Every investor on earth makes bad calls sometimes. But really bad investments should be rare. So consider, for a moment, the misfortune of UUV Aquabotix Limited (ASX:UUV) investors who have held the stock for three years as it declined a whopping 99%. That might cause some serious doubts about the merits of the initial decision to buy the stock, to put it mildly. And the ride hasn't got any smoother in recent times over the last year, with the price 90% lower in that time. The falls have accelerated recently, with the share price down 50% in the last three months. Of course, this share price action may well have been influenced by the 22% decline in the broader market, throughout the period.
We really feel for shareholders in this scenario. It's a good reminder of the importance of diversification, and it's worth keeping in mind there's more to life than money, anyway.
UUV Aquabotix recorded just AU$330,818 in revenue over the last twelve months, which isn't really enough for us to consider it to have a proven product. This state of affairs suggests that venture capitalists won't provide funds on attractive terms. So it seems that the investors focused more on what could be, than paying attention to the current revenues (or lack thereof). Investors will be hoping that UUV Aquabotix can make progress and gain better traction for the business, before it runs low on cash.

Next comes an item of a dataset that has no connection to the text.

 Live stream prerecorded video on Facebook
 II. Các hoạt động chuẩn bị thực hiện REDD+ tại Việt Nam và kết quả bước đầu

As a general rule, if a company doesn't have much revenue, and it loses money, then it is a high risk investment. You should be aware that the company needed to issue more shares recently so that it could raise enough money to continue pursuing its business plan. While some such companies go on to make revenue, profits, and generate value, others get hyped up by hopeful naifs before eventually going bankrupt. Some UUV Aquabotix investors have already had a taste of the bitterness stocks like this can leave in the mouth.
UUV Aquabotix only just had cash in excess of all liabilities when it last reported. So it's prudent that the management team has already moved to replenish reserves through the recent capital raising event. The cash situation might not explain why the share price is down 81% per year, over 3 years. You can click on the image below to see (in greater detail) how UUV Aquabotix's cash levels have changed over time.

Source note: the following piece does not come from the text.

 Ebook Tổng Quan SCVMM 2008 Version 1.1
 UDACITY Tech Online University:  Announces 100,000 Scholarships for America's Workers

Of course, the truth is that it is hard to value companies without much revenue or profit. Given that situation, would you be concerned if it turned out insiders were relentlessly selling stock? I'd like that just about as much as I like to drink milk and fruit juice mixed together. It only takes a moment for you to check whether we have identified any insider sales recently.
A Different Perspective
UUV Aquabotix shareholders are down 90% for the year, falling short of the market return. Meanwhile, the broader market slid about 11%, likely weighing on the stock. The three-year loss of 80% per year isn't as bad as the last twelve months, suggesting that the company has not been able to convince the market it has solved its problems. We would be wary of buying into a company with unsolved problems, although some investors will buy into struggling stocks if they believe the price is sufficiently attractive. It's always interesting to track share price performance over the longer term. But to understand UUV Aquabotix better, we need to consider many other factors. For instance, we've identified 4 warning signs for UUV Aquabotix (3 make us uncomfortable) that you should be aware of.
For those who like to find winning investments this free list of growing companies with recent insider purchasing, could be just the ticket.
Please note, the market returns quoted in this article reflect the market weighted average returns of stocks that currently trade on AU exchanges.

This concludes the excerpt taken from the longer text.